Convex Plow (or plough)
Convex Plow with rollbar
Concave Scoop
Convex scoop with rollbar
Back-hoe
Pivoting with stock
Stockless pivoting

????"

Convex Plough ... Delta and Excel.
Convex Plough w RB ... SARCA.
Concave Scoop ... Claws, Vulcan, Spade and Max.
Concave scoop w RB ... Supreme, Mantus and Rocna.
Pivoting shank w stocks ... Fortress and Danforths.
Stockless pivoting shank anchors ... AC-14, Navy and Dreadnought.

Chris I think the Back Hoe/Super Max is a scoop anchor. Tell me why not if your inclined. I could put the XYZ on the list but I think I'm the only member who has one. That could also be said about the Dreadnought. It's a good example of a Stockless anchor though .. see pic below.

Yes I think Rex of Anchor Right didn't like it when someone called his SARCA a plough anchor but what else can it be called?

> [Extracted data]
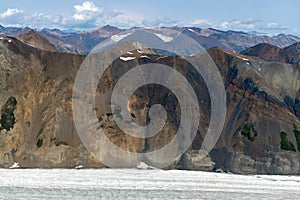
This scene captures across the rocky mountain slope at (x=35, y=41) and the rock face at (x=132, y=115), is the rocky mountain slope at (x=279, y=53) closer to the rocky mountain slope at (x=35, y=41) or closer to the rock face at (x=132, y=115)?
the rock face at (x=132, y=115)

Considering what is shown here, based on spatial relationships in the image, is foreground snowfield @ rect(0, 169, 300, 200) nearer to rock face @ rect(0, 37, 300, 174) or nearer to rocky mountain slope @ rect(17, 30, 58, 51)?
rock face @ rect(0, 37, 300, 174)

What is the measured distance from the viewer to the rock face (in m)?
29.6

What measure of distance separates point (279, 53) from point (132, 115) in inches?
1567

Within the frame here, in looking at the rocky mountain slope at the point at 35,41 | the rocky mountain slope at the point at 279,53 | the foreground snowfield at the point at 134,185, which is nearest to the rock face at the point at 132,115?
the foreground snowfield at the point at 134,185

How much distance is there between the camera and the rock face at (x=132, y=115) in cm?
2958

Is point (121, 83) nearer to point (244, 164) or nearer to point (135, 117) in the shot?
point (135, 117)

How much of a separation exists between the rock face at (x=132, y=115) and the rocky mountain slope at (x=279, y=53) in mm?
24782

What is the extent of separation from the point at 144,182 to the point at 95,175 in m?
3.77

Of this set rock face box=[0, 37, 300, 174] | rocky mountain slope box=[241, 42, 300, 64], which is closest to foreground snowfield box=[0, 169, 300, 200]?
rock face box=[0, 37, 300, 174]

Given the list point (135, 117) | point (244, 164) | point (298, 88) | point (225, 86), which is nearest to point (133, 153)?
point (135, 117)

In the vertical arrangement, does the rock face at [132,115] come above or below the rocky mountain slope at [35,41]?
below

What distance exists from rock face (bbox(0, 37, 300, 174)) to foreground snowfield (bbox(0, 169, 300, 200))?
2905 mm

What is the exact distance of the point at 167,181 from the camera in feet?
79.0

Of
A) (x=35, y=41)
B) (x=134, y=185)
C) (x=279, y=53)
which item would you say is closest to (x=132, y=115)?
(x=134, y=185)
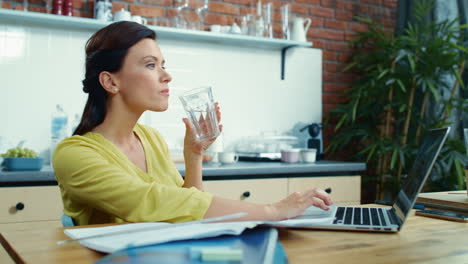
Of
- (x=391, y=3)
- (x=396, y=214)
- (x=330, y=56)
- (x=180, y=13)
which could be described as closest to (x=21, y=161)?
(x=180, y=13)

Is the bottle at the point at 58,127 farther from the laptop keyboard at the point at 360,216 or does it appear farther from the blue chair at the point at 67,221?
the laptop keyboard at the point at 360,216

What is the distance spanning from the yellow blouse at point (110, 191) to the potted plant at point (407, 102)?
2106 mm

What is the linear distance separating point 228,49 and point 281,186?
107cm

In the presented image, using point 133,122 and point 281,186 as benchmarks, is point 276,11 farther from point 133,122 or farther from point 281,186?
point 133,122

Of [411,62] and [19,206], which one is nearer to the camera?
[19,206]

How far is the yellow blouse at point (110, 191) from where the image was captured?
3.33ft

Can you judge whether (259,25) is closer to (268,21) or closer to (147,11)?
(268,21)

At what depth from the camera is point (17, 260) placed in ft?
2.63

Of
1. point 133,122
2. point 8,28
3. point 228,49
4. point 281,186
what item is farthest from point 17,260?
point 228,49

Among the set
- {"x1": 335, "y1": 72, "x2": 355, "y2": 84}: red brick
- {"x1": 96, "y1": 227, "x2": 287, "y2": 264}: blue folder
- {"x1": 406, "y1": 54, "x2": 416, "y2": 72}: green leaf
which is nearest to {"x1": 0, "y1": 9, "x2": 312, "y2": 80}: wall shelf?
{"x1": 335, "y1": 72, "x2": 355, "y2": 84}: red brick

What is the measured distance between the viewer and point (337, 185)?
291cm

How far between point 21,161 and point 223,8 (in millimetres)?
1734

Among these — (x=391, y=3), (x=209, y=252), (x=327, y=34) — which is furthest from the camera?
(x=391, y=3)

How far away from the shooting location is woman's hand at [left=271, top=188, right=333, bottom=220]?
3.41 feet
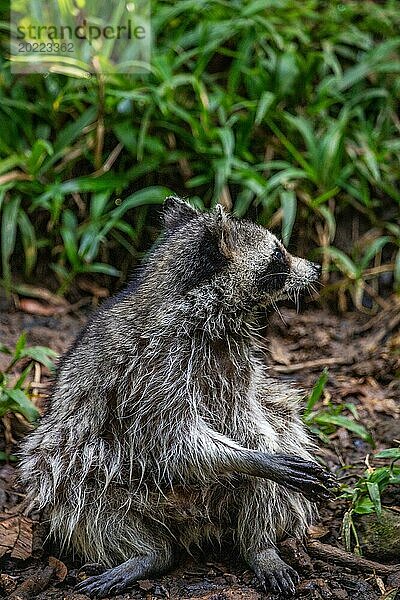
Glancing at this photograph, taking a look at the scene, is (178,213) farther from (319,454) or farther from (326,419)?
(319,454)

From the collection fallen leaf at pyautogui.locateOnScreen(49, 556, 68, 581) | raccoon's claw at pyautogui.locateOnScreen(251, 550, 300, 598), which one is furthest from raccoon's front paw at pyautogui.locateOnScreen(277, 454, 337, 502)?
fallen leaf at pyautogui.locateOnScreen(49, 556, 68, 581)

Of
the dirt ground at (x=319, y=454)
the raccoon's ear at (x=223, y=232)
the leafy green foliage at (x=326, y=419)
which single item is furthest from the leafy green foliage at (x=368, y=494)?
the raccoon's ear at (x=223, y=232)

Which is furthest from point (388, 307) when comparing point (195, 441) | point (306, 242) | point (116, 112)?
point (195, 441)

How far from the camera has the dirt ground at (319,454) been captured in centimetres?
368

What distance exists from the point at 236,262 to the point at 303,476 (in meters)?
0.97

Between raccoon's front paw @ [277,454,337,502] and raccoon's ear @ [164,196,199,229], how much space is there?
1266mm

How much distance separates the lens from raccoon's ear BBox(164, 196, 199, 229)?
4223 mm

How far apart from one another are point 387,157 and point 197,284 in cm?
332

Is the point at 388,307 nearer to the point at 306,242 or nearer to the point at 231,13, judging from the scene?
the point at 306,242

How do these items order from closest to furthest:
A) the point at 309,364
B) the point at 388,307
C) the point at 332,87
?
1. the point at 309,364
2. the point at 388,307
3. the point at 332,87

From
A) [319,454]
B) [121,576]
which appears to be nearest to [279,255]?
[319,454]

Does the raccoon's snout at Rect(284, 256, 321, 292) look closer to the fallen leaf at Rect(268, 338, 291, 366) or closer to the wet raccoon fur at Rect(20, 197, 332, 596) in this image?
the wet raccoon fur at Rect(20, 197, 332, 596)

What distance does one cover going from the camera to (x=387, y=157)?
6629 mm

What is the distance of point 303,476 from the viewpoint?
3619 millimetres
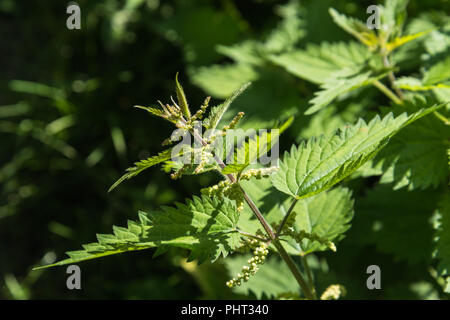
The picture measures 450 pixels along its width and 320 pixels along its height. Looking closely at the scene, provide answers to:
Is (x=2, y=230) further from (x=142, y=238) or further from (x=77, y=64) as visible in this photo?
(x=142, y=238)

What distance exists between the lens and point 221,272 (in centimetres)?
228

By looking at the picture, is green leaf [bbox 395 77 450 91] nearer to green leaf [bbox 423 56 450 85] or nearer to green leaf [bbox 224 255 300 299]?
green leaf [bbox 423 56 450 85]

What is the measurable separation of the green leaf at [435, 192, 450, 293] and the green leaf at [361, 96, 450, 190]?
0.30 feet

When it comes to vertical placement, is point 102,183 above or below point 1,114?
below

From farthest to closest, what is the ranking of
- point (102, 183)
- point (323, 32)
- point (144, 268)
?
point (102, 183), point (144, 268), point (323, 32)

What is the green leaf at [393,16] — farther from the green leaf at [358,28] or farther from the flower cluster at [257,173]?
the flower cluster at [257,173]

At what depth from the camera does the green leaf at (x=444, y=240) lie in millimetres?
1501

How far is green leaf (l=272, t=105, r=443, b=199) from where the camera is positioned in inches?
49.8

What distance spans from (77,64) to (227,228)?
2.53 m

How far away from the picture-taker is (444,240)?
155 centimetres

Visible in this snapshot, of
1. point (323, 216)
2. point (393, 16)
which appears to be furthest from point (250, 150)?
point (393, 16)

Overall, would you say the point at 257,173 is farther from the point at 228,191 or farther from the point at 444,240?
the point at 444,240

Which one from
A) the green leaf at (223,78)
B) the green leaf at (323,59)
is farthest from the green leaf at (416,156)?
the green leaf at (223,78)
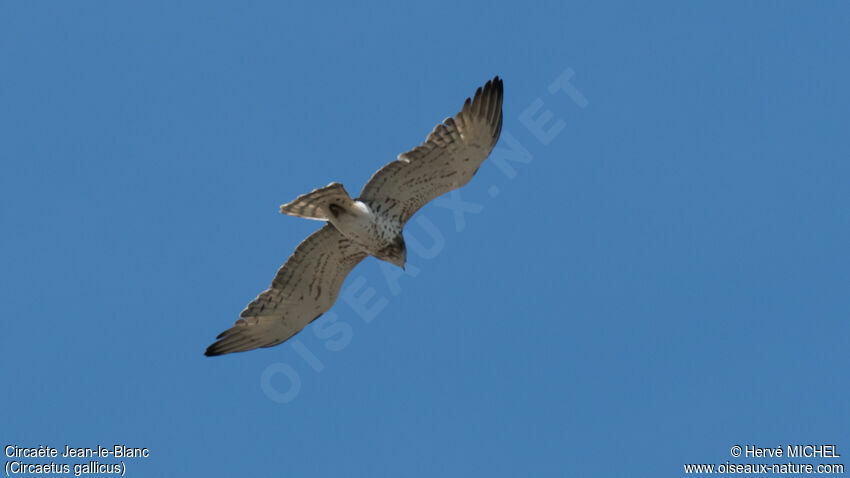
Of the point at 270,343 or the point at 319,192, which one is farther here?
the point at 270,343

> [Work instructions]
1: In the post about anchor types, swap "Mantus" for "Bruce" and write out the part starting at "Convex Plough w" and ending at "Fortress and Danforths.".
2: Answer these questions about the post on anchor types:
(a) Which anchors are listed as convex ploughs?
(b) Which anchor does the writer call a good example of a stockless anchor?
(c) Who didn't like it when someone called his SARCA a plough anchor?
3: Write what comes next in the post about anchor types, picking up after its last sentence.

> [Outputs]
1:
Convex Plough w RB ... SARCA.
Concave Scoop ... Claws, Vulcan, Spade and Max.
Concave scoop w RB ... Supreme, Bruce and Rocna.
Pivoting shank w stocks ... Fortress and Danforths.

2:
(a) Delta and Excel.
(b) The Dreadnought.
(c) Rex of Anchor Right.

3:
"or maybe a ratio of fluke size to weight or some such."
Re fluke size to weight I think the XYZ would be well above any other anchor in this regard in steel. There is only a shank and fluke ... and it's the smallest shank I've ever seen. Shorter flukes can be made lighter as they require less strength so it's a double save .. or advantage. Any weight saved by smaller appendages (or lack of) can be put into the fluke making it larger. It has been said (perhaps several to many times) that an anchor's holding power is directly proportional to it's fluke area.

HopCar,
Yes I think the Coast Guard probably knows what they are doing. psneeld's comments are applicable to stockless anchors on ships but the Fortress is even more suitable to pleasure boats than CG boats so I think if Brian is at all bragging it's well justified. But the "cruising" part of psneeld's comments are justified too as it is frequently to seldom known what kind of bottom a cruising boat will need to anchor in. The Danforth types aren't known for all bottom types.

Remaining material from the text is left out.